HuH-6 cells were plated at a density of 105 cells per ml on 96-well plates and cultured at 37°C with 5% CO2 for 3 days in DMEM supplemented with 10% FCS and each test compound at final concentrations of 10, 30, 100, 300, and 1,000 μM. 3-(4,5-Dimethylthiazol-2-yl)-5-(3-carboxymethoxyphenyl)-2-(4-sulfophenyl)-2H-tetrazolium (MTS) (CellTiter96 aqueous nonradioactive cell proliferation assay; Promega) was added at the end of the culture period, and the plate was incubated at 37°C for 2 h. The absorbance at 490 nm of each well was measured with a microplate reader (NJ-2000; Intermed).
Anti-HIV activity.
Determination of antiviral activity against HIV type 1 (HIV-1) replication was based on inhibition of the HIV-induced cytopathic effect in MT-4 cells, as described previously (23). MT-4 cells (105/ml) were infected with HIV-1 (HTLV-IIIB strain) at a multiplicity of infection of 0.02. The cells were cultured in the presence of 0.032, 0.16, 0.8, 4, and 20 μg of the test compounds per ml at 37°C with 5% CO2. In order to assess the viability of both HIV- and mock-infected MT-4 cells, 3-(4,5-dimethylthiazol-2-yl)-2,5-diphenyltetrazolium bromide (MTT) was added on day 4 after virus infection and incubated at 37°C for 2 h.
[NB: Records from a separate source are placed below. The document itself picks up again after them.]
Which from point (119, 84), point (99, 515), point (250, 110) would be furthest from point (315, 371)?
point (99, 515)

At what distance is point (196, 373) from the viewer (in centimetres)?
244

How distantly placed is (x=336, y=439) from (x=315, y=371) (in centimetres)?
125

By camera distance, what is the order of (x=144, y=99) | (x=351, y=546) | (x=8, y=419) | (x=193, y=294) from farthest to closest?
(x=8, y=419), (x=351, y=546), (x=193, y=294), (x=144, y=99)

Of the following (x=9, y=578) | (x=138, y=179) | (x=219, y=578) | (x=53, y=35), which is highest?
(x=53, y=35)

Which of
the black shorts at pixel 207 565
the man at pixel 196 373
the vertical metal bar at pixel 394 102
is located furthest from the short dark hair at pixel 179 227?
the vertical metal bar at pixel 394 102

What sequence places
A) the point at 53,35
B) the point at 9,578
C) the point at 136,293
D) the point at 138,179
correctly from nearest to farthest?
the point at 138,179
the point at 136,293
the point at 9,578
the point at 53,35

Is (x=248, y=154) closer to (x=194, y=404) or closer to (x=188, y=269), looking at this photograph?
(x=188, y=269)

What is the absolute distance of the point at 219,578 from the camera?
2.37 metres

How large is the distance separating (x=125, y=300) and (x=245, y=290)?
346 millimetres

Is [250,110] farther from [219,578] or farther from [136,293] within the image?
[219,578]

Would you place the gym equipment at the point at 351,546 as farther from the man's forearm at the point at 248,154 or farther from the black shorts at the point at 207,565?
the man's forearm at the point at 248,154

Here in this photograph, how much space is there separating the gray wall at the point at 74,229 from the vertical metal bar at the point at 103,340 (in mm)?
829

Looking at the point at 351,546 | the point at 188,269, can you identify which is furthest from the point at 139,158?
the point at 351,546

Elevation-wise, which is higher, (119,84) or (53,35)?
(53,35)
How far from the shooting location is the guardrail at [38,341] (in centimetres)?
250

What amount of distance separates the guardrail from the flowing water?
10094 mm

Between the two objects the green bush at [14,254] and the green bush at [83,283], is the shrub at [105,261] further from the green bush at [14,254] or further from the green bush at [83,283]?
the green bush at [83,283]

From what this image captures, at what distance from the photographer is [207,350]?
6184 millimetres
The absorbance at 540 nm was measured, and the percent inhibition value was calculated.
Mitochondrial DNA content.
HepG2 cells (2.5 × 104 cells/well) were plated in a 12-well plate and treated with each test compound for 8 days. On the last day of culture, the cells were washed with phosphate-buffered saline, harvested, placed in a 1.5-ml Eppendorf tube, and stored at −80°C until use. Cells were lysed and digested by proteinase K at 37°C for one night with lysis buffer. The lysate was digested with RNase A (0.1 mg/ml) at 65°C for 10 min and extracted by phenol-chloroform-isoamyl alcohol. The total cellular DNA was precipitated by ethanol and dissolved in distilled water. DNA (2.5 μg) was denatured in 0.5 N NaOH and 1.5 M sodium chloride for 10 min and dot blotted onto a nylon membrane (Hybond N+; Amersham). The membrane was dried, linked by using a UV illuminator, and hybridized to a DIG-labeled mitochondrion-specific oligonucleotide DNA probe (5′-DIG-CTTATATGAT ATGTCTCCAT ACCCATTACA ATCTCCAGCA-3′), which extends from nucleotides 4207 to 4246 of mitochondrial DNA (2), in the hybridization buffer (DIG Easy Hyb; Boehringer Mannheim) at 42°C overnight.
RESULTS
Antiviral activities of MCC-478 and other nucleoside or nucleotide analogues.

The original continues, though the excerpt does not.